Quebec Bridge Pont de Québec | |
---|---|
Coordinates | 46°44′46″N 71°17′16″W / 46.74611°N 71.28778°W |
Carries | Route 175 Canadian National Railway and Via Rail 1 pedestrian walkway |
Crosses | St. Lawrence River |
Locale | Quebec City, and Lévis, Quebec |
Owner | Government of Canada |
Maintained by | Canadian National Railway |
Preceded by | Pierre Laporte Bridge |
Followed by | Île d'Orléans Bridge (partial crossing) |
Characteristics | |
Design | Cantilever bridge |
Total length | 987 m (3,238 ft) |
Width | 29 m (95 ft) wide |
Longest span | 549 m (1,801 ft) |
Clearance above | (?) |
Clearance below | 46 m (151 ft) (high tide)[1] |
No. of lanes | 3 |
Rail characteristics | |
No. of tracks | 1 |
Track gauge | 1,435 mm (4 ft 8+1⁄2 in) standard gauge |
Structure gauge | AAR |
Electrified | No |
History | |
Construction cost | $22 million (Approx. 375M$ in 2024) |
Opened | December 3, 1919 |
Statistics | |
Toll | none since 1942 |
Designated | 1995 |
Location | |
The Quebec Bridge (French: pont de Québec) is a road, rail, and pedestrian bridge across the lower Saint Lawrence River between Sainte-Foy (a former suburb that in 2002 became the arrondissement Sainte-Foy–Sillery–Cap-Rouge in Quebec City) and Lévis, in Quebec, Canada. The project failed twice during its construction, in 1907 and 1916, at the cost of 88 lives and additional people injured. The bridge eventually opened in 1919.

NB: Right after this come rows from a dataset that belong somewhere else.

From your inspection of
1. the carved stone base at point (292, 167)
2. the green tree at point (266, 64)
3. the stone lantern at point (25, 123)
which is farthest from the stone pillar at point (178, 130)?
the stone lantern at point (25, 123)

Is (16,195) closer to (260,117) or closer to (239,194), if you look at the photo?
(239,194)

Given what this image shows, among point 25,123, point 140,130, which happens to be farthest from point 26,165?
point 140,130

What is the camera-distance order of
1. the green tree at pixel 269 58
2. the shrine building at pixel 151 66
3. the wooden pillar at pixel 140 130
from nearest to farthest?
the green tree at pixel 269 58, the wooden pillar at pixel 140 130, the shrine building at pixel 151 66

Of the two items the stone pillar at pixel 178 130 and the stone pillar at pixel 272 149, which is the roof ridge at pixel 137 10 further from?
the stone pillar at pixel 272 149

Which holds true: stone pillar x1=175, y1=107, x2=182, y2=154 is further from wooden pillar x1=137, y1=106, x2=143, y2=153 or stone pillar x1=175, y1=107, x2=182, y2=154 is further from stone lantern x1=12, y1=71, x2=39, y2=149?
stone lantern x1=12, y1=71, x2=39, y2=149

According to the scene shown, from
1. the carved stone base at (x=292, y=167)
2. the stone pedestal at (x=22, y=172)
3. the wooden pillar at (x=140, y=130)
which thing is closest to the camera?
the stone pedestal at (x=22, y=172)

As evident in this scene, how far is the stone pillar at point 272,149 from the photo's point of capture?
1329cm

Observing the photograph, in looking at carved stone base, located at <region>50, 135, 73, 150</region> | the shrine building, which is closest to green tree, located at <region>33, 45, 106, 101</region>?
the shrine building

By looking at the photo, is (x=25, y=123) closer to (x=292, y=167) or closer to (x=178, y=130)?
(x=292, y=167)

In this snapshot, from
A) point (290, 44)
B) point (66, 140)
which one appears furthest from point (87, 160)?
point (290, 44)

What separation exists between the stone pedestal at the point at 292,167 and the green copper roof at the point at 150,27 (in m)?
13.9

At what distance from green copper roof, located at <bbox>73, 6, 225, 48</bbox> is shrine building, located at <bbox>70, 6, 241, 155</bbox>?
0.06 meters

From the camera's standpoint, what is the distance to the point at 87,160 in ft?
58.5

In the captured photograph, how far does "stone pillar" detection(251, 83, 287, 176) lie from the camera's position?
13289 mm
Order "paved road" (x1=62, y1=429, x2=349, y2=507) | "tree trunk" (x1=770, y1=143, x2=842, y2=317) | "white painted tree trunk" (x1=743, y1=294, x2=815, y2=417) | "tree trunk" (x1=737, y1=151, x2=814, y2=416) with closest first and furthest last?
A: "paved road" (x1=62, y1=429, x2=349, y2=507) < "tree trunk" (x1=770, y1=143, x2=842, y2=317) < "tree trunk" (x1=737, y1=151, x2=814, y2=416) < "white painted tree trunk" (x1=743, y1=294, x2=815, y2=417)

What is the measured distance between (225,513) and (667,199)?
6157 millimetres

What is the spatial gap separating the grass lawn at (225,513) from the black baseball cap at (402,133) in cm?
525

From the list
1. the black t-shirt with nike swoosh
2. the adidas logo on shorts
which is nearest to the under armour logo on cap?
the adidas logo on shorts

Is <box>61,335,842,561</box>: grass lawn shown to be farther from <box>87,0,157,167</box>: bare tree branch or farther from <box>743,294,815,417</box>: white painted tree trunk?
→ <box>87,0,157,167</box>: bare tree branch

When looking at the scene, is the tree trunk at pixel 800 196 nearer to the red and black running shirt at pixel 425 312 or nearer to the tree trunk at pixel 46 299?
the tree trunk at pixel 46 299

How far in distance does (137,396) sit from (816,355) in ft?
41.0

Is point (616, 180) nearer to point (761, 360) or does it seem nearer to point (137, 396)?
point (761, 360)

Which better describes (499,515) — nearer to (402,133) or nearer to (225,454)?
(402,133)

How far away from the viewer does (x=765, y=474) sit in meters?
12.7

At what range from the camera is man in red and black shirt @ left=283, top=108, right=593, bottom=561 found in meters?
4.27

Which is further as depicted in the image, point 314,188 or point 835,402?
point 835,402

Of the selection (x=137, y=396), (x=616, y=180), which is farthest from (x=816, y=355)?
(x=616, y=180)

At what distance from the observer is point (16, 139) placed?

The Quebec Bridge is a riveted steel truss structure and is 987 m (3,238 ft) long, 29 m (95 ft) wide, and 104 m (341 ft) high. Cantilever arms 177 m (581 ft) long support a 195 m (640 ft) central structure, for a total span of 549 m (1,801 ft), still the longest cantilever bridge span in the world. (It was the all-categories longest span in the world until the Ambassador Bridge was completed in 1929.) It is the easternmost (farthest downstream) complete crossing of the Saint Lawrence River.
The bridge accommodates three highway lanes (there were none until 1929, when one was added; another was added in 1949 and a third in 1993), one rail line (two until 1949), and a pedestrian walkway (originally two). At one time, it also carried a streetcar line. Since 1993, it has been owned by the Canadian National Railway.
On May 15 2024, the Quebec Bridge was purchased by the Federal Government for a symbolic $1.
The Quebec Bridge was designated a National Historic Site in 1995.